Here's How the Controversial USMCA Will Affect Your Chances of Owning a Home in Halton
It’s no secret that the dream of homeownership is slipping through people’s fingers as home prices in Oakville, Burlington and Milton and surrounding cities remain at deeply unaffordable levels into 2019.
Persistently low inventory has increased home prices exponentially and Halton is, according to real estate brokerage Zoocasa, officially a seller’s market.
But while the news has never been good for prospective homeowners (who also have to deal with a stress test that requires them to qualify at higher interest rates than they’ll ultimately be paying), it looks like the new USMCA trade agreement between Canada, the U.S. and Mexico could also complicate matters.
According to a recent Ratehub.ca guest post on Zoocasa.com, USMCA could have an impact on mortgage rates.
Need a little refresher on USMCA?
In October 2018, Canada agreed to the new United States-Mexico-Canada Agreement trade deal, which will replace NAFTA. This agreement came months after U.S. President Donald Trump launched a polarizing trade war against Canada, often threatening to scrap NAFTA altogether (NAFTA had been in place since 1994).
Ratehub points out that it’s similar to NAFTA, but gives the U.S. greater access to Canada’s dairy market and encourages more domestic production of motor vehicles. It also increases labour and environmental regulations and includes updated intellectual property protections.
Ratehub says that while the new deal is expected to have far-ranging implications for many industries, it has also impacted Canadian mortgage rates.
So, how will it impact mortgages?
Ratehub says climbing interest rates will ultimately affect prospective homebuyers.
“One of the big questions for aspiring first-time homebuyer is how much mortgage can I afford?
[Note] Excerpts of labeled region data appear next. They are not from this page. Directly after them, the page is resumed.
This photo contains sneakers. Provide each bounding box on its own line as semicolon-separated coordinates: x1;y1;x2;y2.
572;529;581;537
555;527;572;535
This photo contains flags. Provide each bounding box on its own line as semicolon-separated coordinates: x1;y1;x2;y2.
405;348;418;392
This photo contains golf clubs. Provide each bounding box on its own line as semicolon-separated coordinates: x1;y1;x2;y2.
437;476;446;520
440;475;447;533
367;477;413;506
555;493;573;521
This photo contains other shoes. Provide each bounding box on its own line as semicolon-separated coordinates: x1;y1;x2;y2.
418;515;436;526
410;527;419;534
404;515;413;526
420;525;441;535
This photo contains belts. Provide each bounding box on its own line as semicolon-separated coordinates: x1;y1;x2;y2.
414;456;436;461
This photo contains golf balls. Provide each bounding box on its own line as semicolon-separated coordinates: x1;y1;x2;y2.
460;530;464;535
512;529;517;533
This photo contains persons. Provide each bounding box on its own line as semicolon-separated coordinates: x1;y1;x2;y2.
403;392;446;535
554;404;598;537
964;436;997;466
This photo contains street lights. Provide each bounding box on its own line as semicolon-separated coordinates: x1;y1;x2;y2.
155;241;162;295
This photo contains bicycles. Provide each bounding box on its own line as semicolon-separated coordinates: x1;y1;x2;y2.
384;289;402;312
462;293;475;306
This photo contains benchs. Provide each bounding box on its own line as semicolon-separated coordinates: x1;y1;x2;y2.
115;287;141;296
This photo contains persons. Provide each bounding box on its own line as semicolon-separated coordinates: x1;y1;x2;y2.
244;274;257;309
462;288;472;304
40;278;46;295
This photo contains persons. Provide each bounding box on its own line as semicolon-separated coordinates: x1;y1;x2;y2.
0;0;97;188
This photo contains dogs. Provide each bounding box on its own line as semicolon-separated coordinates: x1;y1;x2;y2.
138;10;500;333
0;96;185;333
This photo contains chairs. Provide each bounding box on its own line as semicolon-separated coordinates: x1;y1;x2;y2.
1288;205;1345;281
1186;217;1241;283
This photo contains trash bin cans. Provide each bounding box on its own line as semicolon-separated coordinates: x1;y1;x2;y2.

There are many factors that will determine this; home prices, income, down payment amount, and interest rates,” Ratehub writes.
“And the trade deal is expected to have an impact on one of those factors: Mortgage rates.”
Ratehub says that prior to the latest Bank of Canada rate increase (which occurred in 2018), trade uncertainty was one of the major factors cited by the BoC for maintaining its policy rate.
That means that the BoC held off on increasing its benchmark rate - which impacts mortgage rate fluctuations - until a deal was agreed to.
Ratehub says that now that a deal has been struck, however, mortgage rates will further increase if and when the BoC decides to continue hiking its own target rate.
While this sounds concerning, homebuyers can breathe a sigh of relief.
At least for now.
The Bank of Canada (BoC) has announced that it plans to hold its trend-setting interest rate at 1.75 per cent in response to sluggish oil prices and a slower national housing market.
That said, it does not plan to refrain from hiking interest rates indefinitely—and with the negotiations officially out of the way, it can continue to hike rates as the economy grows over the next year.
In fact, the BoC says a neutral range between 2.5 - 3.5 per cent will eventually be necessary to keep inflation in check.
And while rates are holding steady now, the BoC is confident the country’s economic outlook will improve this year and persist into 2020, making small but significant hikes probable going forward.
Do you plan on purchasing a home in 2019?